YOUR TASK — Can you recast everything from the line containing "Which item of" down to the line containing "6785 millimetres" as a numbered list, with the blank lines dropped?

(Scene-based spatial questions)

** begin **

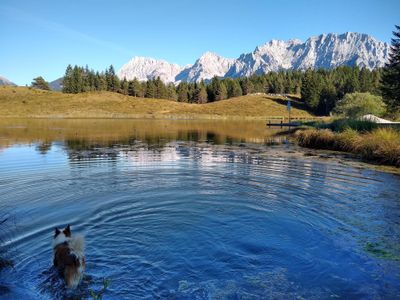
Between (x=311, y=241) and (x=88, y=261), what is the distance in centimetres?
596

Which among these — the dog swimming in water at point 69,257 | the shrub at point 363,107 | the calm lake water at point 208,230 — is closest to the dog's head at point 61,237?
the dog swimming in water at point 69,257

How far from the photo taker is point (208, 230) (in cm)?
977

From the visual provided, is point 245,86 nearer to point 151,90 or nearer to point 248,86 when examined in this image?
point 248,86

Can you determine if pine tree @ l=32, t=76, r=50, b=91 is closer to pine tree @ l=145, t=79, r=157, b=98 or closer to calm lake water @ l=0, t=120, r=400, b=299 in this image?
pine tree @ l=145, t=79, r=157, b=98

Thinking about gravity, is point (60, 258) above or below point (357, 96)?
below

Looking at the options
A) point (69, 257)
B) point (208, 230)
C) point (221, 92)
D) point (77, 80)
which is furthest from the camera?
point (221, 92)

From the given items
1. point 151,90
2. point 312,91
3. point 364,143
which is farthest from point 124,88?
point 364,143

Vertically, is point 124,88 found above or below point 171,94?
above

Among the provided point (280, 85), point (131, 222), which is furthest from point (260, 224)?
point (280, 85)

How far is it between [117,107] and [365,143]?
112 metres

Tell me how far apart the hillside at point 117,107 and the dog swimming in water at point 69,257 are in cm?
10963

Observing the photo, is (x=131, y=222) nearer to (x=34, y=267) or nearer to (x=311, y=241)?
(x=34, y=267)

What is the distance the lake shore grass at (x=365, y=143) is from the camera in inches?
885

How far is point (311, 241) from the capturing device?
902 cm
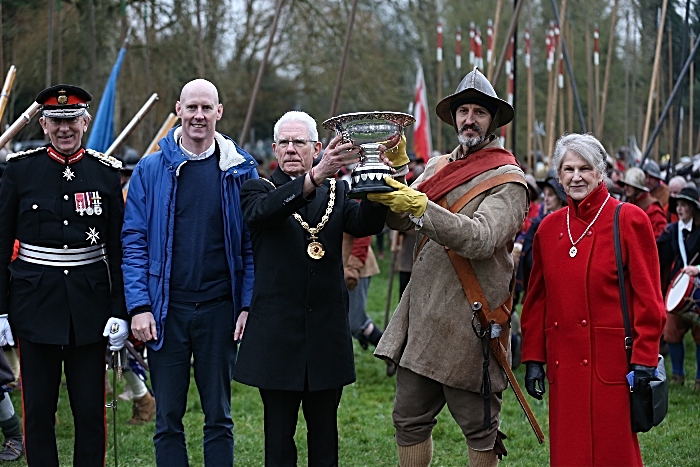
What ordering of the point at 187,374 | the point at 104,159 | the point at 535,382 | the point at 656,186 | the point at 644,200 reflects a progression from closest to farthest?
1. the point at 535,382
2. the point at 187,374
3. the point at 104,159
4. the point at 644,200
5. the point at 656,186

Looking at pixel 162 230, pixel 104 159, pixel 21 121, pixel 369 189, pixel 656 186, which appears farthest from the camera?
pixel 656 186

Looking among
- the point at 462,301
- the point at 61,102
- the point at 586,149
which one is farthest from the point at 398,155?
the point at 61,102

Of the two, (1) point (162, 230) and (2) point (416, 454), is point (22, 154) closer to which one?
(1) point (162, 230)

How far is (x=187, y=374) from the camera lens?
4.32m

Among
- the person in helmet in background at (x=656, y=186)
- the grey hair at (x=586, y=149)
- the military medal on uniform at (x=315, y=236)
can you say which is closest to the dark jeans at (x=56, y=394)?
the military medal on uniform at (x=315, y=236)

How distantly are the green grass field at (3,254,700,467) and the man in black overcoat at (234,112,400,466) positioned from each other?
175 cm

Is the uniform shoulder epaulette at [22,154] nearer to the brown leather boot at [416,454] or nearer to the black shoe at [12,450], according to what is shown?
the black shoe at [12,450]

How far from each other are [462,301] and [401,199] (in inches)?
27.0

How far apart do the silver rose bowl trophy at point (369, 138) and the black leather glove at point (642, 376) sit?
1.27 m

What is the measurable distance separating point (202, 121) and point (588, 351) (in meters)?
2.01

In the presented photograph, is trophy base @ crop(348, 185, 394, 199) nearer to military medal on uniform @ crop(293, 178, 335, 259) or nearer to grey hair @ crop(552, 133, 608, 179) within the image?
military medal on uniform @ crop(293, 178, 335, 259)

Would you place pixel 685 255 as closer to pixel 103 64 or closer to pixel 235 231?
pixel 235 231

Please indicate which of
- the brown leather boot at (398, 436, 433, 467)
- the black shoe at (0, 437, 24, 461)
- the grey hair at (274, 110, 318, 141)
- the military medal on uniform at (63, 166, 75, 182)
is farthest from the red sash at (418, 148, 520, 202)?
the black shoe at (0, 437, 24, 461)

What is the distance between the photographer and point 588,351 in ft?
13.0
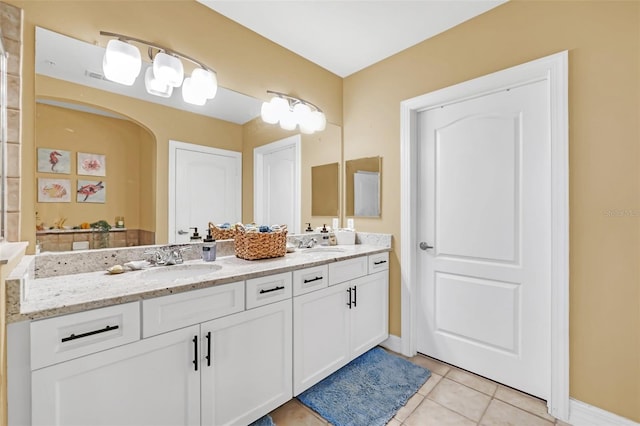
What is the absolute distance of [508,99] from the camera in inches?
74.2

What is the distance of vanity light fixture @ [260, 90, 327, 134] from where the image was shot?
2236mm

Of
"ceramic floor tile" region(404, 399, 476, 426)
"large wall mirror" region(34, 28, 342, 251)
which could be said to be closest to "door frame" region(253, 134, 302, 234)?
"large wall mirror" region(34, 28, 342, 251)

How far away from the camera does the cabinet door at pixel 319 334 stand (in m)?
1.68

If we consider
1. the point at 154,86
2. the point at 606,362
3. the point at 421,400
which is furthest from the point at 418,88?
the point at 421,400

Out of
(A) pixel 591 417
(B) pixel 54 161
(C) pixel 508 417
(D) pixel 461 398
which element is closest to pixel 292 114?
(B) pixel 54 161

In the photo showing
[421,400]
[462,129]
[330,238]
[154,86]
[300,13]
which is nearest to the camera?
[154,86]

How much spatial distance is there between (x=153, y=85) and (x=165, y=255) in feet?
3.19

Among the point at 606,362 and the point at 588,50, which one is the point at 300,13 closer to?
the point at 588,50

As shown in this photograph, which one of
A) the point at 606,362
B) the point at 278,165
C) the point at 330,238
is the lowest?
the point at 606,362

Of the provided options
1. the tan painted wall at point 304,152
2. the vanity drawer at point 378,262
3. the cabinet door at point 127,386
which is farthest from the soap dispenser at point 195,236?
the vanity drawer at point 378,262

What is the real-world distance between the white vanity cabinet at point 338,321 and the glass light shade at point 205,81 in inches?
→ 53.2

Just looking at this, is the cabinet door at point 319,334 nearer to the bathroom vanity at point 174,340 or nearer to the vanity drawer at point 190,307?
the bathroom vanity at point 174,340

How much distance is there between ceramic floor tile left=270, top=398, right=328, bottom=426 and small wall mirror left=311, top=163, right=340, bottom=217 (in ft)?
4.80

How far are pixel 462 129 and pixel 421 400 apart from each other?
181 centimetres
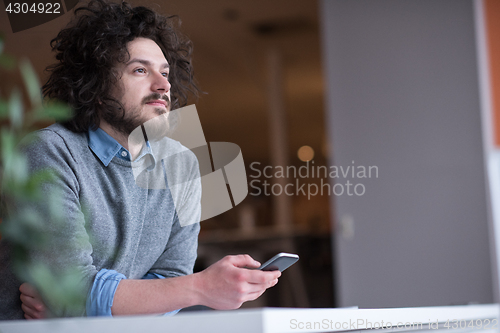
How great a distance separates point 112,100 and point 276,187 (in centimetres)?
67

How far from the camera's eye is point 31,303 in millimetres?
863

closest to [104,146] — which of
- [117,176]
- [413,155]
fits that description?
[117,176]

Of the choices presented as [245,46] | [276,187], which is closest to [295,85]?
[245,46]

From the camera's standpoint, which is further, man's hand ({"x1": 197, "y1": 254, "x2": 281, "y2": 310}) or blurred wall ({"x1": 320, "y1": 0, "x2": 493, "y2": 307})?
blurred wall ({"x1": 320, "y1": 0, "x2": 493, "y2": 307})

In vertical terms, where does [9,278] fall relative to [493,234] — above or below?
above

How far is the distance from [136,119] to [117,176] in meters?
0.13

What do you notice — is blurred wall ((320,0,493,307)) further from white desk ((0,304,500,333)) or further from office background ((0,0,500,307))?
white desk ((0,304,500,333))

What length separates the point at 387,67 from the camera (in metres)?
2.46

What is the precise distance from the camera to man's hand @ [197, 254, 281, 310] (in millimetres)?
751

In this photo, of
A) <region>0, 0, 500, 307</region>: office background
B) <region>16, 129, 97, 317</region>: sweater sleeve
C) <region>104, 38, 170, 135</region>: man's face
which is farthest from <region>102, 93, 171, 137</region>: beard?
<region>0, 0, 500, 307</region>: office background

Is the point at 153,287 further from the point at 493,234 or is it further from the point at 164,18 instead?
the point at 493,234

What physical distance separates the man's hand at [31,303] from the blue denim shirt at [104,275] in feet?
0.45

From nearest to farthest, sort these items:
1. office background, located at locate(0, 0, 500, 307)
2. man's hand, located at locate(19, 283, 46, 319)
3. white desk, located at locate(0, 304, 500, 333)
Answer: white desk, located at locate(0, 304, 500, 333) → man's hand, located at locate(19, 283, 46, 319) → office background, located at locate(0, 0, 500, 307)

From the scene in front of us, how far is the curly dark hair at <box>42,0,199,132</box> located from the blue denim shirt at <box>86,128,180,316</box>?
0.04m
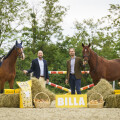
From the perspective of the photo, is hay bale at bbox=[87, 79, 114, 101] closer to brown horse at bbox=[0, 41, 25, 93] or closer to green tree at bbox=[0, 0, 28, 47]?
brown horse at bbox=[0, 41, 25, 93]

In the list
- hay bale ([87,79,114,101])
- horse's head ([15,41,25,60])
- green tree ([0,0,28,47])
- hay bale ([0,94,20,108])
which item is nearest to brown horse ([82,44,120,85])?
hay bale ([87,79,114,101])

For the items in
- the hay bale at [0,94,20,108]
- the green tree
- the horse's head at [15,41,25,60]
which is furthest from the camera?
the green tree

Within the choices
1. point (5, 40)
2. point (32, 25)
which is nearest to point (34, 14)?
point (32, 25)

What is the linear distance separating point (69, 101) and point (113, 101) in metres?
1.20

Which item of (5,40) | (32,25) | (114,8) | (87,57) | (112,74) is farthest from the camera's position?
(32,25)

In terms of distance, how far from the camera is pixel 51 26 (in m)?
25.2

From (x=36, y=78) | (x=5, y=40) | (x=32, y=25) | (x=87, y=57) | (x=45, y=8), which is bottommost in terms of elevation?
(x=36, y=78)

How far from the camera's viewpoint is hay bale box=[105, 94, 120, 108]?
6785 millimetres

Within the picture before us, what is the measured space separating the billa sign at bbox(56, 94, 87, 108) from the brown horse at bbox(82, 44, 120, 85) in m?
1.30

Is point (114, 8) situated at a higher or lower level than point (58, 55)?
higher

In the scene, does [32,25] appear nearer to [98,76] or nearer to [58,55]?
[58,55]

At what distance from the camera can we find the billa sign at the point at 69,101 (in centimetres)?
679

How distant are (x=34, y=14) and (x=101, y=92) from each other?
60.8 ft

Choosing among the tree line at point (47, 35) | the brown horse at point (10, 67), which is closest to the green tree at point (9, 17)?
the tree line at point (47, 35)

** end **

OUTPUT FOR THIS TASK —
1. Which item of (5,40) | (32,25) | (114,8) | (87,57) | (112,74) is farthest from the camera's position?
2. (32,25)
3. In terms of distance, how far from the camera is pixel 51 26 (in m)?
4. 25.2
5. From (x=36, y=78) | (x=5, y=40) | (x=32, y=25) | (x=87, y=57) | (x=45, y=8), which is bottommost in terms of elevation?
6. (x=36, y=78)
7. How far from the camera's viewpoint is hay bale box=[105, 94, 120, 108]?
8. 6785 millimetres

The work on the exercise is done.